In der ersten Lesung aus dem Buch Deutorononium (Dtn 11, 18.26-28.32) führt Mose das Gesetz des ersten Bundes ein. Zugleich gibt er bereits einen Ausblick auf den Abfall des Volkes Israel vom Gesetz und damit vom Bund. Dieser Abfall ist von Anfang an als Möglichkeit präsent.

In der zweiten Lesung (Röm 3, 21-25a.28) steht jener berühmte Satz aus dem Römerbrief des Apostels Paulus, den Luther als Beleg für seine Theologie nahm:

Denn wir sind der Überzeugung, dass der Mensch gerecht wird durch Glauben, unabhängig von Werken des Gesetzes.

Es ist das gleiche Gesetz, von dem hier die Rede ist, das Gesetz des Mose. Dieses Gesetz erklärt Paulus keineswegs für obsolet, im Gegenteil:

Jetzt ist unabhängig vom Gesetz die Gerechtigkeit Gottes offenbar geworden, bezeugt vom Gesetz und von den Propheten: die Gerechtigkeit Gottes aus dem Glauben an Jesus Christus, offenbart für alle, die glauben.

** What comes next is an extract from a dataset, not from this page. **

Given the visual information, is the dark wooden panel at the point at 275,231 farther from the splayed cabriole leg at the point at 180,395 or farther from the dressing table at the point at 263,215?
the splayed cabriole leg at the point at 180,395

Das Gesetz und die Propheten bezeugen die Gerechtigkeit Gottes, die aus dem Glauben an Jesus Christus offenbar geworden ist. Durch Glauben wird der Mensch gerecht, das war Luthers Anliegen, nicht durch die Werke des Gesetzes. Doch das heißt keinesfalls, dass es nicht auf die Werke, auf das Handeln gemäß dem Gesetz ankäme. So lesen wir im heutigen Evangelium (Mt 7, 21-27):

Nicht jeder, der zu mir sagt: Herr! Herr!, wird in das Himmelreich kommen, sondern nur, wer den Willen meines Vaters im Himmel erfüllt. Viele werden an jenem Tag zu mir sagen: Herr, Herr, sind wir nicht in deinem Namen als Propheten aufgetreten, und haben wir nicht mit deinem Namen Dämonen ausgetrieben und mit deinem Namen viele Wunder vollbracht. Dann werde ich ihnen antworten: Ich kenne euch nicht. Weg von mir, ihr Übertreter des Gesetzes! Wer diese meine Worte hört und danach handelt, ist wie ein kluger Mann, der sein Haus auf Fels baute.

Nur wer den Willen des Vaters im Himmel erfüllt, wird in das Himmelreich kommen. Wer das Gesetz übertritt, den weist Jesus zurück. In seinen Grundzügen, wie sie zum Beispiel in den zehn Geboten zum Ausdruck kommen, gilt das Gesetz des ersten Bundes auch für uns Heidenchristen.

Doch es genügt nicht, nur das Gesetz zu befolgen. Der Glaube ist es, der gerecht macht, der uns den Willen des Vaters erfüllen lässt und der die Werke hervorbringt, auf die es letztlich ankommt.